— BEGIN Excerpt provided —
The low drop out (LDO) circuit in FIG. 7A comprises class AB operational amplifier 710. The output of operational amplifier 710 provides the power amplifier (PA) power supply voltage VCC to a radio frequency (RF) power amplifier (PA) (not shown in FIG. 7A). In this embodiment the low drop out (LDO) PMOS transistor M1 is located at the output of the operational amplifier 710. The gate of PMOS transistor M1 is shown in FIG. 7A as “pgate” terminal 715. In this embodiment a low drop out (LDO) NMOS transistor is also located at the output of the operational amplifier 710. The gate of the low drop out (LDO) NMOS transistor is shown in FIG. 7A as “ngate” terminal 718. The low drop out (LDO) circuit in FIG. 7A also comprises a switcher tristate control unit 720 and a R-S flip flop circuit 730.
The switcher circuitry in FIG. 7B comprises PMOS transistor M2, NMOS transistor M3, gate driver circuitry 740, driver timer 750, R-S flip flop circuit 760, clock 770, pulse width comparator unit 780, and comparator circuit 790.
The operation of the embodiment shown in FIG. 7A and in FIG. 7B is the same as the operation of the embodiment shown in FIG. 6A and in FIG. 6B except for the modifications described below. Unlike the switcher tristate control unit 620 of FIG. 6A, the output of switcher tristate control unit 720 is coupled to an S input of an R-S flip flop circuit 730. An enable signal is coupled to the R input of the flip flop circuit 730. The output of flip flop circuit 730 is coupled to an input of the class AB operational amplifier 710.
— END Excerpt provided —
— BEGIN Supplied information —
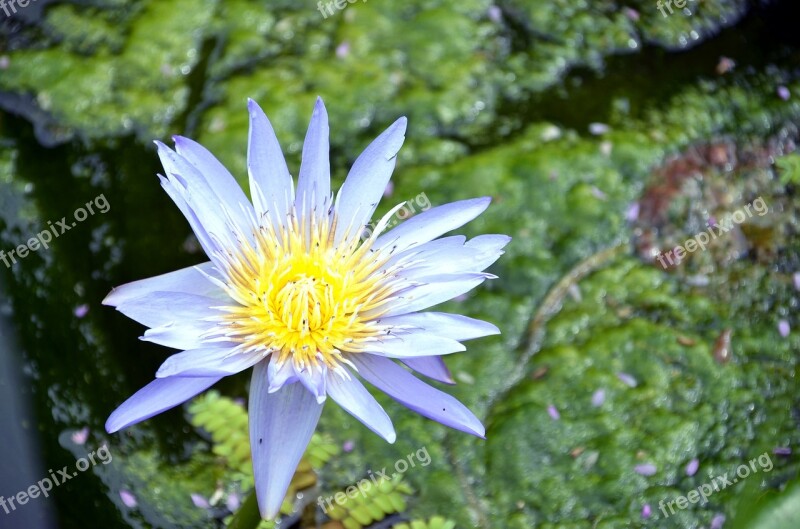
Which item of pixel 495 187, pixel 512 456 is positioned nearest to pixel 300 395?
pixel 512 456

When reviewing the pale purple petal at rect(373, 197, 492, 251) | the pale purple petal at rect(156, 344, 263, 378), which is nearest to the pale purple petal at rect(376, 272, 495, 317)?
the pale purple petal at rect(373, 197, 492, 251)

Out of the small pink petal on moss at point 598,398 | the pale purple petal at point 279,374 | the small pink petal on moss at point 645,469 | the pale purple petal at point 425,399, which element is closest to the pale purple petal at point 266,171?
the pale purple petal at point 279,374

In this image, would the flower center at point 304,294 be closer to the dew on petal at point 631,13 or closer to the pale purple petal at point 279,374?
the pale purple petal at point 279,374

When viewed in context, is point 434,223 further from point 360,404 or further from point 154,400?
point 154,400

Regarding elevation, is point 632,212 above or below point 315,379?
below

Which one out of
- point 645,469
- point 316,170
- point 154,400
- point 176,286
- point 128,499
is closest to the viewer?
point 154,400

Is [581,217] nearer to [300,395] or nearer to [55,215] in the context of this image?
[300,395]

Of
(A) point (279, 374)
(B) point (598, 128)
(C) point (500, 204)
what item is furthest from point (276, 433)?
A: (B) point (598, 128)
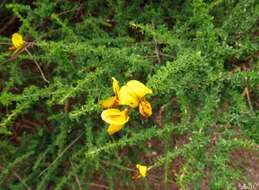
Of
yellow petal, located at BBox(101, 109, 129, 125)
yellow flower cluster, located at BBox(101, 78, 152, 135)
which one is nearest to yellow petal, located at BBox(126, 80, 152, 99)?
yellow flower cluster, located at BBox(101, 78, 152, 135)

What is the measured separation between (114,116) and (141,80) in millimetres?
445

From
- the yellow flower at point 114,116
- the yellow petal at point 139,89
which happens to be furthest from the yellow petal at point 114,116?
the yellow petal at point 139,89

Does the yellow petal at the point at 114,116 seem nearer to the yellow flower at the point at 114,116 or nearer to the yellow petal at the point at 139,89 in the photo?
the yellow flower at the point at 114,116

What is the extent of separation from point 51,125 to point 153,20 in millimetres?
700

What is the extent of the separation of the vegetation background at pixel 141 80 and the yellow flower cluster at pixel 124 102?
48 millimetres

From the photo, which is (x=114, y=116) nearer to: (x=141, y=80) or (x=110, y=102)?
(x=110, y=102)

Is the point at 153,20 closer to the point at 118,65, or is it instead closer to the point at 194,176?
the point at 118,65

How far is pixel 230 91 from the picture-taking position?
1626 mm

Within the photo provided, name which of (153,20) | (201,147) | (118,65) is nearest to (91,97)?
(118,65)

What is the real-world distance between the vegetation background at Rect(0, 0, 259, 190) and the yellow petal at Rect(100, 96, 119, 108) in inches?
2.6

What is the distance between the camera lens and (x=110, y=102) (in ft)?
4.99

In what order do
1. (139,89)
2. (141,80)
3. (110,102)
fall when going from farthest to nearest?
(141,80), (110,102), (139,89)

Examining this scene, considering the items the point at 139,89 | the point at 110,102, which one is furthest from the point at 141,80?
the point at 139,89

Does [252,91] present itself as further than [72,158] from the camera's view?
No
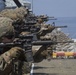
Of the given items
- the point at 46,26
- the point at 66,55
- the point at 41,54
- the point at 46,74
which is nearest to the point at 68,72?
the point at 46,74

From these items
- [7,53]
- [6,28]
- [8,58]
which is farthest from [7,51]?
[6,28]

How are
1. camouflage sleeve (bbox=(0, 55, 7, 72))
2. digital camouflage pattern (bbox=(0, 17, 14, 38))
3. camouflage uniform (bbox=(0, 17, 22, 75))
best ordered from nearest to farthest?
camouflage sleeve (bbox=(0, 55, 7, 72)) < camouflage uniform (bbox=(0, 17, 22, 75)) < digital camouflage pattern (bbox=(0, 17, 14, 38))

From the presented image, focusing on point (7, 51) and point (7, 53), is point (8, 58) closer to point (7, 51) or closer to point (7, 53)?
point (7, 53)

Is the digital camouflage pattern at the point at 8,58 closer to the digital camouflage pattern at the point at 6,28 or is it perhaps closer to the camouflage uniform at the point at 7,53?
the camouflage uniform at the point at 7,53

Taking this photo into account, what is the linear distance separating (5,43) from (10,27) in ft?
1.83

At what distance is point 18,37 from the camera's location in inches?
363

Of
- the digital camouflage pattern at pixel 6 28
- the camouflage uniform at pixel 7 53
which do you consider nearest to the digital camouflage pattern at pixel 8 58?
the camouflage uniform at pixel 7 53

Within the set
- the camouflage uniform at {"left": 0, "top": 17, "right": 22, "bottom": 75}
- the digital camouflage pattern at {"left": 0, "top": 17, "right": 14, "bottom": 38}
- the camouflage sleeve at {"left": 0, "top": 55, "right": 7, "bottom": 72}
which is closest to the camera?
the camouflage sleeve at {"left": 0, "top": 55, "right": 7, "bottom": 72}

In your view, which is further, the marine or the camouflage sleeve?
the marine

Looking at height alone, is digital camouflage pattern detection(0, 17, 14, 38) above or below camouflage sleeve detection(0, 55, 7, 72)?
above

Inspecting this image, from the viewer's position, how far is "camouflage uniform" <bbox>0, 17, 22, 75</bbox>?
754 centimetres

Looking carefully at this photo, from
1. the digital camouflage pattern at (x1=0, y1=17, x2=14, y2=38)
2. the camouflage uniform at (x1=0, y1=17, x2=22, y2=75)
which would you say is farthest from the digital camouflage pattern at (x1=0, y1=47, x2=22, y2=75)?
the digital camouflage pattern at (x1=0, y1=17, x2=14, y2=38)

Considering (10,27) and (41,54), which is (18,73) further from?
(41,54)

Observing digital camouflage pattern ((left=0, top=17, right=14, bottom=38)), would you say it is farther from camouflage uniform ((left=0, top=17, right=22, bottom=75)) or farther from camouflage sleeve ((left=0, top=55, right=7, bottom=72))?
camouflage sleeve ((left=0, top=55, right=7, bottom=72))
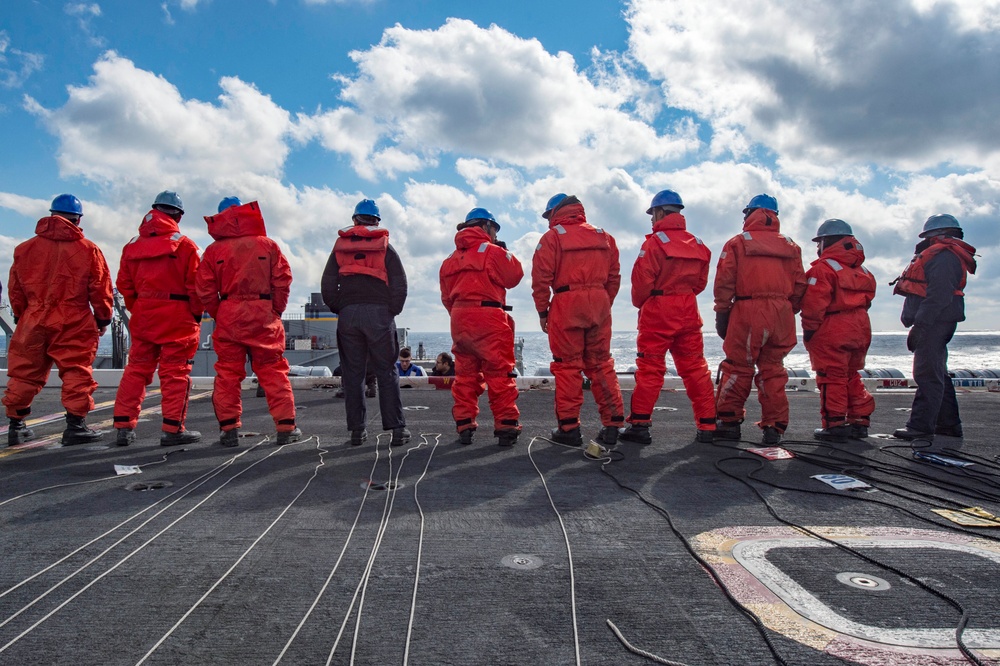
— END Supplied information —
— Directives —
A) In the low drop out circuit excerpt, how is the gate of PMOS transistor M1 shown in FIG. 7A?
B) Swap "enable signal" for "control signal" in the low drop out circuit excerpt, and reproduce everything from "The operation of the embodiment shown in FIG. 7A" down to "the class AB operational amplifier 710." with that change.
C) Carry on the low drop out circuit excerpt from the point at which it stops.

— Replies —
A) It is shown as the "pgate" terminal 715.

B)
The operation of the embodiment shown in FIG. 7A and in FIG. 7B is the same as the operation of the embodiment shown in FIG. 6A and in FIG. 6B except for the modifications described below. Unlike the switcher tristate control unit 620 of FIG. 6A, the output of switcher tristate control unit 720 is coupled to an S input of an R-S flip flop circuit 730. An control signal is coupled to the R input of the flip flop circuit 730. The output of flip flop circuit 730 is coupled to an input of the class AB operational amplifier 710.

C)
The LDO NMOS transistor that has its gate coupled to the “ngate” output terminal 718 of the class AB operational amplifier 710 will be active only when necessary to reduce the current consumption. During normal operation this NMOS transistor will be turned “off” by the signal “pd_nmos” from the R-S flip flop circuit 730 and the class AB operational amplifier 710 will operate as an LDO. The NMOS transistor that has its gate coupled to the “ngate” output terminal of the class AB operational amplifier 710 will be activated (i.e., turned “on”) if the VCC voltage signal is not tracking the Vramp voltage.
The embodiment shown in FIG. 7A and in FIG. 7B only demonstrates the case in which the value of voltage VCC is too high. The circuitry of the present invention can be modified to handle the case in which the value of voltage VCC is too low. For example, another tap can be added and multiplexed to the comparator circuit 790.
The PMOS transistor M1 within the class AB operational amplifier 710 (that has its gate coupled to the “pgate” output terminal 715) could also be turned “off” in a similar way as the NMOS transistor that has its gate coupled to the “ngate” output terminal 718 of the class AB operational amplifier 710 during the VCC ramp down after the NMOS transistor has been activated to sink the current. This approach will save unnecessary quiescent current.
Although the embodiment of the invention shown in FIG. 7A and in FIG. 7B is primarily intended for use with a GSM power amplifier (PA), it is understood that the various embodiments of the invention could also be applied to other applications that demand wide bandwidth or signal tracking (as long as the current in the LDO PMOS transistor M1 is not zero to keep the LDO loop closed).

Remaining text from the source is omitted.